Blog

/ SEO設計の基礎・前提

「SEO設計」とは具体的に何を指すのか?

SEO設計とは、ホームページを「Googleと閲覧者の両方に正しく伝わる構造」に整える土台づくりの工程であり、検索順位を上げるための小手先のテクニックではありません。やまだやでは次の5本柱で構成しています。

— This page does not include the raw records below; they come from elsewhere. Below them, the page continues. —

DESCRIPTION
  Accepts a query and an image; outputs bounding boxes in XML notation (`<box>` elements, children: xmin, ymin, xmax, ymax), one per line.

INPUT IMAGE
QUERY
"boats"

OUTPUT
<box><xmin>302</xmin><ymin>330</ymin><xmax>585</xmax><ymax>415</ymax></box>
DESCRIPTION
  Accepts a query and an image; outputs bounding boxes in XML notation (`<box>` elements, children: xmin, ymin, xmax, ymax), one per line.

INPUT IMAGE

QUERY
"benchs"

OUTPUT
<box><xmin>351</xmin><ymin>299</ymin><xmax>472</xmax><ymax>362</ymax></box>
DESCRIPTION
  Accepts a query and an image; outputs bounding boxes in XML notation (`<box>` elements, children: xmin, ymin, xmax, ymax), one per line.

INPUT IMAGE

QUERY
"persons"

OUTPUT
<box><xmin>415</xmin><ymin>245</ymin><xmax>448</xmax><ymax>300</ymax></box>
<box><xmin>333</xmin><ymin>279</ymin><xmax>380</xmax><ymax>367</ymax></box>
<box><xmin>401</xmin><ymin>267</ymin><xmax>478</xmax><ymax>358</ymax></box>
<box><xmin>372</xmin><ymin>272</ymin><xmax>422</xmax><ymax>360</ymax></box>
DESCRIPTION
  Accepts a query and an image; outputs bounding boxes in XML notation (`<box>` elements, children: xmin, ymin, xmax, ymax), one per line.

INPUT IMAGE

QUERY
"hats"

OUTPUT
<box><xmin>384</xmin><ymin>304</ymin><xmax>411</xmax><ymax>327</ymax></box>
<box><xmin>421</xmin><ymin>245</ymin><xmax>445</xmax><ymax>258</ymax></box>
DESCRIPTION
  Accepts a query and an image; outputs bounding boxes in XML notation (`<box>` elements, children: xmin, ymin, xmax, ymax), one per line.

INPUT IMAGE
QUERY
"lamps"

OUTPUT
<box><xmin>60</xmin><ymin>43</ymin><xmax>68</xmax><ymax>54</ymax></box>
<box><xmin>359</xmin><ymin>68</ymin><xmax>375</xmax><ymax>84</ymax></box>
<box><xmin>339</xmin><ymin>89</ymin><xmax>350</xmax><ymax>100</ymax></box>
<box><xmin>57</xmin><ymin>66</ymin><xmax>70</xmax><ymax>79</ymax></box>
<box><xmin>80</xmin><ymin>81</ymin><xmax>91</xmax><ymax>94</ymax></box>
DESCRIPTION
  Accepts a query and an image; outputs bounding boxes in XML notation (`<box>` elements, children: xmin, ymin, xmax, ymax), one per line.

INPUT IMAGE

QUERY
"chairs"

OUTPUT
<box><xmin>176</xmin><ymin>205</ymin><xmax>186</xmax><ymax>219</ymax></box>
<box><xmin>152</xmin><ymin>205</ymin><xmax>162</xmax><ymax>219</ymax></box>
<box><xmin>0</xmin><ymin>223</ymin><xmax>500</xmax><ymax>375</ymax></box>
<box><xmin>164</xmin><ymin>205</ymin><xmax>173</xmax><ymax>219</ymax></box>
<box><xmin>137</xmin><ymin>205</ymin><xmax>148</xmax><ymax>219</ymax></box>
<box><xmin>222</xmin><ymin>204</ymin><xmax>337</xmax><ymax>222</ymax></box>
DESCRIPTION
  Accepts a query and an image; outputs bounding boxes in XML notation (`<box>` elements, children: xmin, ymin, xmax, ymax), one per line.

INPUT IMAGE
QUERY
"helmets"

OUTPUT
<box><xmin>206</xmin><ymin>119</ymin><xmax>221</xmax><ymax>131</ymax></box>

  1. 理解した強みからホームページの原稿を作成すること
  2. Googleの理念に沿ったHTML記述
  3. 利用者の感情への回答
  4. Google+閲覧者の両方からの信用構築
  5. 自然検索で上位表示されるための施策全般

各柱の中身を、優先順位の高い順に整理します。

1. 理解した強みからホームページの原稿を作成すること

SEO設計のすべての出発点はここです。事業者自身が把握している自社・自店の強みを、ホームページの原稿(コンテンツ)として言語化する工程です。具体的にはこんな問いに答える作業です。

  • 他とどう違うのか
  • どんな経験や実績が他にない価値になっているのか
  • 誰の、どんな困りごとに応えてきたのか
  • なぜそれができるのか

料金が安い、対応が早い、といった一般化された言葉ではなく、上記のような問いに踏み込んだ文章を書き起こします。制作着手前のヒアリングと壁打ちで、この原稿づくりに時間をかけることが重要です。強みが原稿になっていないままHTMLを書き始めても、Googleにも閲覧者にも伝わるホームページにはなりません。逆にここさえ固まれば、後続の4本柱はその原稿を正しく届けるための器づくりとして機能します。

2. Googleの理念に沿ったHTML記述

Googleが繰り返し公言している「ユーザーに焦点を絞れば、他のものはみな後からついてくる」という理念を、最上位の前提に置きます。誰にとっても読めるHTMLにするという思想のもと、見出しタグの階層、alt属性、リンクテキストなどを実装します。Googleガイドラインを「規則」として守るのではなく、その背後にある思想を実装するアプローチです。

3. 利用者の感情への回答

検索する人は「知りたい」「困っている」「○○したい」という感情を抱えてホームページにたどり着きます。SEO設計では、その感情ごとに対応するコンテンツをどこに、どの順序で配置するかを設計段階で決めます。トップページの上部に何を置くか、FAQに何を書くか、お問い合わせ前にどんな不安を解消するか――これらはすべて感情への応答設計です。

4. Google+閲覧者の両方からの信用構築

E-E-A-T(経験・専門性・権威性・信頼性)の実装は、Googleのためだけでなく閲覧者の安心のためでもあります。事業者情報、著者情報、実績、お客様の声などを、検索エンジンが読みやすい構造で、かつ閲覧者が判断材料にできる形で配置します。1本目で原稿化した強みが、ここで具体的な信用の根拠として形になります。

5. 自然検索で上位表示されるための施策全般

タイトルタグ・メタディスクリプション・内部リンク設計・構造化データ・サイトマップ・表示速度・モバイル対応など、検索結果で正しく評価されるためのテクニカル要件をひととおり押さえます。1〜4が整っていることが前提で、これらの施策が積み上がります。

まとめ

「SEO対策」ではなく「SEO設計」と呼ぶ理由は、設計段階で土台を仕込むほうが、後から対策を積み増すよりはるかに安く、強く、長持ちするからです。

5本柱の中でも、1本目の「強みを原稿にする」工程は、事業者自身との対話が不可欠で、ここを一緒に掘り下げる時間をかけることが、制作の出発点になります。